Финальный верлибр, в котором вновь появляется Виталий Пуханов (уже как центральный персонаж; в первом тексте, напомним, упоминалась премия «Дебют»), остроумно зарифмован с началом книги и обозначает всё тот же кризис поэзии, но уже объективирует его в рамках обширного пространственно-временного континуума. Как поэт Пуханов — безусловно, апологет ухода от «поэтической» формы в смысле условности высказывания; его защита «бедных плохих стихов» отличается свободой высказывания и стиранием границ между поэзией и прозой, и в этом смысле неслучайно его появление в тексте Васецкого. Текст этот рассказывает о возрождении премии «Дебют» в эпоху окончательного исчезновения «знаково‑символической культуры». Но, по сути, все подобные прогнозы беспочвенны — количество пишущих не убывает, и для каждого найдётся площадка (вовсе не обязательно среди вечеров «Сибтракта» и «родионовских слэмов», перечисляемых в начальном верлибре книги). Социальная же мотивация для воплощения ритмических колебаний не первостепенна (в случае, если ритмические колебания — тот самый подлинный, неясный гул тёмной поэзии, а не аккуратное сложение кирпичиков стихотворчества), а анахронистичность поэзии в современном мире — проблема для поэта, но не для самой поэзии, естественной, как воздух, и не нуждающейся в дополнительных обоснованиях. А потому и «бесперспективная неуставная привязанность» Антона Васецкого, оставаясь «неуставной», обретёт (и уже обретает) собеседников — не теряющих рефлексии даже на фоне далёкого от поэзии офисного планктона, уверенных в предназначении своего атавизма. Не ищущих для него оправданий.
[1] Кутенков Б. На обочине двух мейнстримов. О двух имитационных векторах современной поэзии // Интерпоэзия. — 2018. — № 2.
[2] Сенчин Р. Удар по литературной саранче. Тупиковая позиция // Литературная Россия. — 2010. — № 23.
[3] Как объяснил мне один уважаемый критик, отказавшись участвовать в опросе нашего портала о стихотворении Ах Астаховой, «сам факт будничного обсуждения профессионалами виршей Ах Астаховой повышает их капитализацию». Речь, конечно, идёт не о материальном капитале, но о борьбе за главный капитал и дефицит — внимание.
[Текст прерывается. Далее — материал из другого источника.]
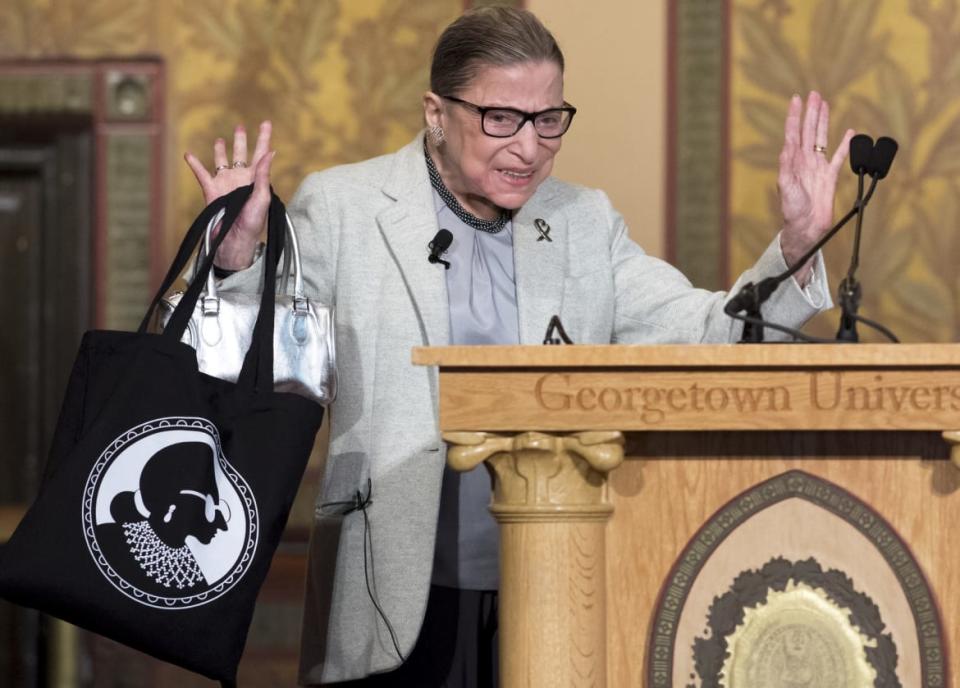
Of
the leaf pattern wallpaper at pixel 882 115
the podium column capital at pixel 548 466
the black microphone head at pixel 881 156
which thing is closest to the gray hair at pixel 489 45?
A: the black microphone head at pixel 881 156

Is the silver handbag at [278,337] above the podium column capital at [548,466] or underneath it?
above

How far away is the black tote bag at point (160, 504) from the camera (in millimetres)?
1975

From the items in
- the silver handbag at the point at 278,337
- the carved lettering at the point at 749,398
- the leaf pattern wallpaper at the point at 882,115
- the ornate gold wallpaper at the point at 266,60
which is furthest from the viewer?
the ornate gold wallpaper at the point at 266,60

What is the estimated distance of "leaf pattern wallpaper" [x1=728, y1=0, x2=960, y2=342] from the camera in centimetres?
521

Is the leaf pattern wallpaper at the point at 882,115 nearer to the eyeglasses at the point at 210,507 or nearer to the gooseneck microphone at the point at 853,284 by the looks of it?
the gooseneck microphone at the point at 853,284

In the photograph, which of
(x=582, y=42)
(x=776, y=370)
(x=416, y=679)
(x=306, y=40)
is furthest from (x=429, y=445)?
(x=306, y=40)

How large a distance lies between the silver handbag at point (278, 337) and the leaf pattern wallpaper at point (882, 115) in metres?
3.20

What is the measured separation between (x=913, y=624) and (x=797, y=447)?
242 mm

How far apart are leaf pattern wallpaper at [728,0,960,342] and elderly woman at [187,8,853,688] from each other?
292 centimetres

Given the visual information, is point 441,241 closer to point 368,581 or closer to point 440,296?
point 440,296

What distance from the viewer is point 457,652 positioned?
2.26 meters

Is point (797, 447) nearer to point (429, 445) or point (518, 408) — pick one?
point (518, 408)

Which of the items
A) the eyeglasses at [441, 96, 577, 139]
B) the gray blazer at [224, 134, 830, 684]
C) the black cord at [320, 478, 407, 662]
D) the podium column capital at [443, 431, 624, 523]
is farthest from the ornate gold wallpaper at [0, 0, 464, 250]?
the podium column capital at [443, 431, 624, 523]

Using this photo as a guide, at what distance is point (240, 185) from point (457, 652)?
757 mm
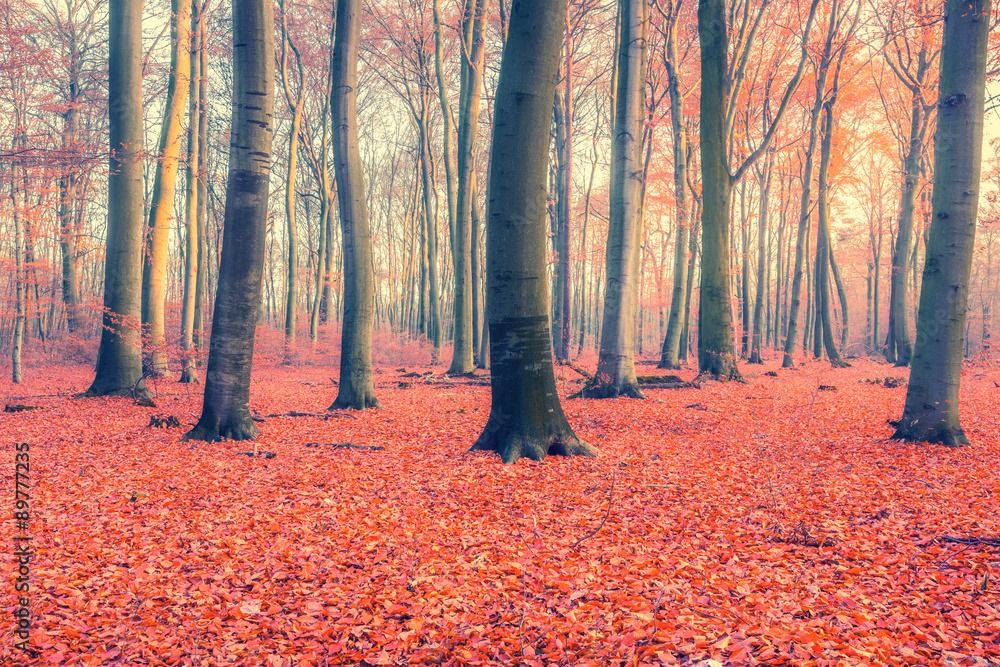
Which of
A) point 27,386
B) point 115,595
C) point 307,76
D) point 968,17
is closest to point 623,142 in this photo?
point 968,17

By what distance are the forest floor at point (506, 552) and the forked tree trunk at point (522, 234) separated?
607mm

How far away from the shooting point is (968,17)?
241 inches

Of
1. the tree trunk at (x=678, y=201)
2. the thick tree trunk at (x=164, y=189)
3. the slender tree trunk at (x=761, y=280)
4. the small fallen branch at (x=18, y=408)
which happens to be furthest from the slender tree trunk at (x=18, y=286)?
the slender tree trunk at (x=761, y=280)

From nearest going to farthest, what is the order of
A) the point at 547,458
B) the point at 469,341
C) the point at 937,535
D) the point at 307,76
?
the point at 937,535 < the point at 547,458 < the point at 469,341 < the point at 307,76

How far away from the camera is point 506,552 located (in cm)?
371

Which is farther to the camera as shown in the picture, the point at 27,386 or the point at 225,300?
the point at 27,386

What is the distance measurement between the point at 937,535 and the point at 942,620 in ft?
4.40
[4] Впрочем, такая позиция защиты «траблмейкерства», яростно оспоренная «представителем истеблишмента» Евгенией Вежлян на круглом столе в рамках фестиваля «Плюсовая поэзия» в 2011 году в полемике с Михаилом Бойко, опять же, вполне коррелирует с работой критика в газете «Литературная Россия» и выходом книги в соответствующем издательстве; ещё отчётливее вспоминается «Литературная газета», в последнее время поутихшая, и продуцируемое ей траблмейкерство, лет пять назад позволяющее невнятным и оскорбительным откликам издания постоянно выходить в топ обсуждений в социальных сетях. Какое уж тут «сложнее печататься»?.. Но, учитывая замечание критика: «…именно мою иронию, пародии и бурлески принимают за чистую монету, а все серьёзные рассуждения считают игрой, пародией и имитацией», не исключено, что тут мы имеем дело с эмоциональной гиперболой.
[5] Пермяков А. …В знак расставанья с детством. Рец. на кн.: Васецкий А. Монтаж все исправит // Волга. — 2018. — № 11-12.
[6] Как замечает Артём Скворцов в рецензии на книгу в «Арионе» (№ 4, 2018), «сознательно или нет, Васецкий зачастую старается говорить от лица если не своего поколения, то его характерной части — копирайтеров, мерчандайзеров и иных менеджеров среднего звена: «В промежутках рекламы и сна / не хватает на большее силы». Ещё откровенней виртуально-офисные мотивы звучат в строках «— Защити, — кричу, — Господи, и помилуй! / А главное — сохрани». Это уже почти анекдот из нулевых: «Иисус изменил вашу жизнь. Сохранить изменения — да/нет». <…> Вообще кивков в сторону навязчиво-модных примет времени и массового вкуса в книге довольно много».
[7] Арион. — 2010. — № 4.
[8] Оборин Л. Образ воздуха. Рец. на кн.: Айзенберг М. Справки и танцы. — М.: Новое издательство, 2015 // Colta. — 2015. — 27 апр.
[9] Впрочем, моё мнение здесь не единственное: «Перед нами всё же не рассказы в стихах — эти верлибры невозможно изложить другими словами, сохраняя лишь сюжетную канву: не меньшее значение в них обретают синтаксис, графика, паузы, создающие ощущение недоговоренности и многозначности», — убеждает нас тот же Артём Скворцов, и здесь особенно хочется текстовых подтверждений — которых в рецензии нет.